Because of its prevalence, especially in women of reproductive age, cigarette smoking is one of the most clinically relevant risk factors [56]. Cigarette smoke (CS) contains over 4000 chemicals, many of which are known reproductive toxicants [57]. Smoking can lead to many hormonal changes. Research shows that CS causes increased FSH production, shortening the follicular phase and resulting in anovulation, poor luteal function, and menstrual irregularities [58]. Alkaloids present in CS can similarly decrease the production of progesterone, leading to luteal deficiency [59]. CS can also decrease estrogen levels by interfering with granulosa cells and aromatase enzyme, consequently disturbing the pituitary-gonadal axis. One study showed that women who smoked had a significantly increased risk of spontaneous abortion [60].

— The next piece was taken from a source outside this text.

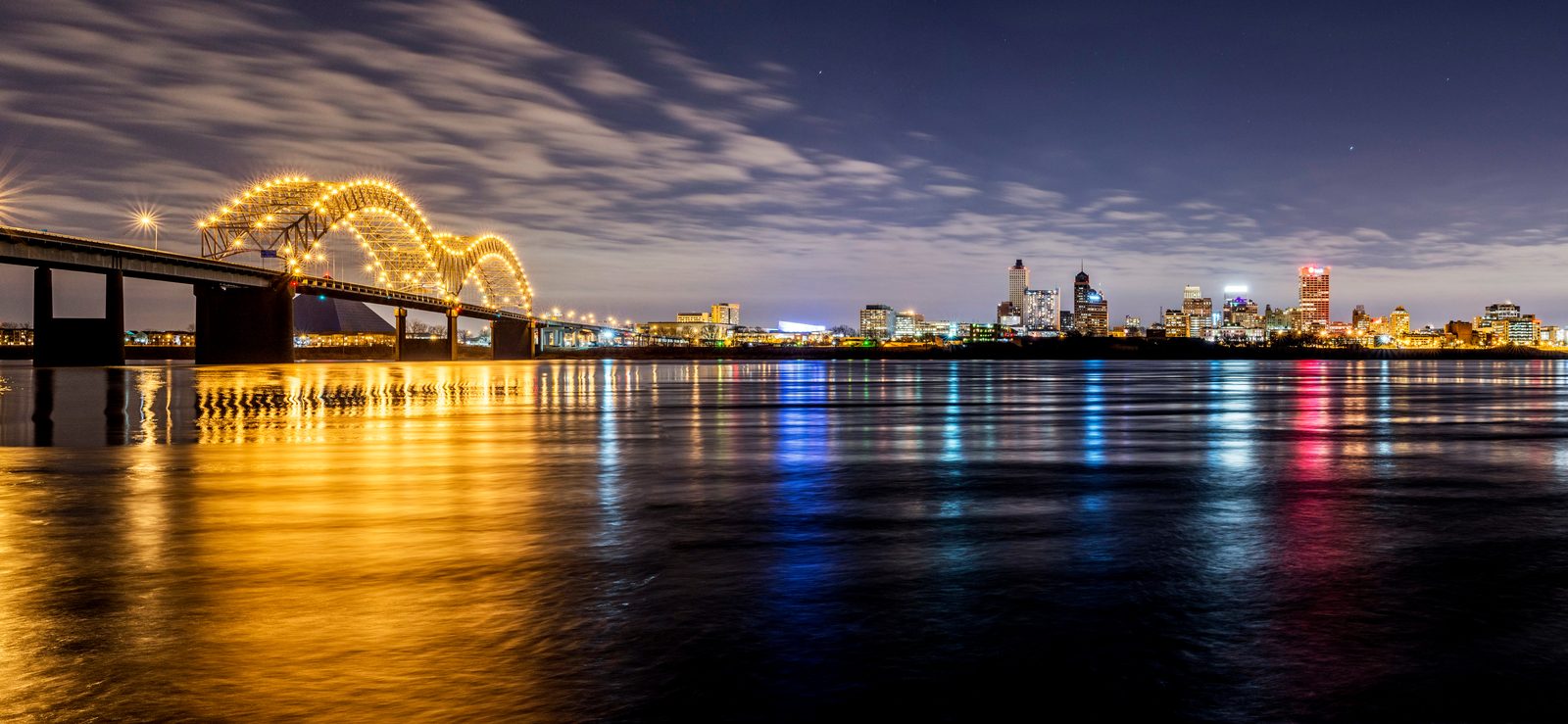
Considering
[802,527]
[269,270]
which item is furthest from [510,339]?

Harmful chemicals in smoking such as nicotine and polycyclic aromatic hydrocarbons can increase OS in the body by upregulating production of free radicals and/or decreasing antioxidant defenses [57, 61, 62]. Since OS is widely recognized to impair vital processes such as folliculogenesis, steroidogenesis, embryo transport, and uterine receptivity, CS can be highly detrimental to reproductive function. Thus, CS, via OS and ho rmonal alterations, can result in infertility and high risk pregnancies [63].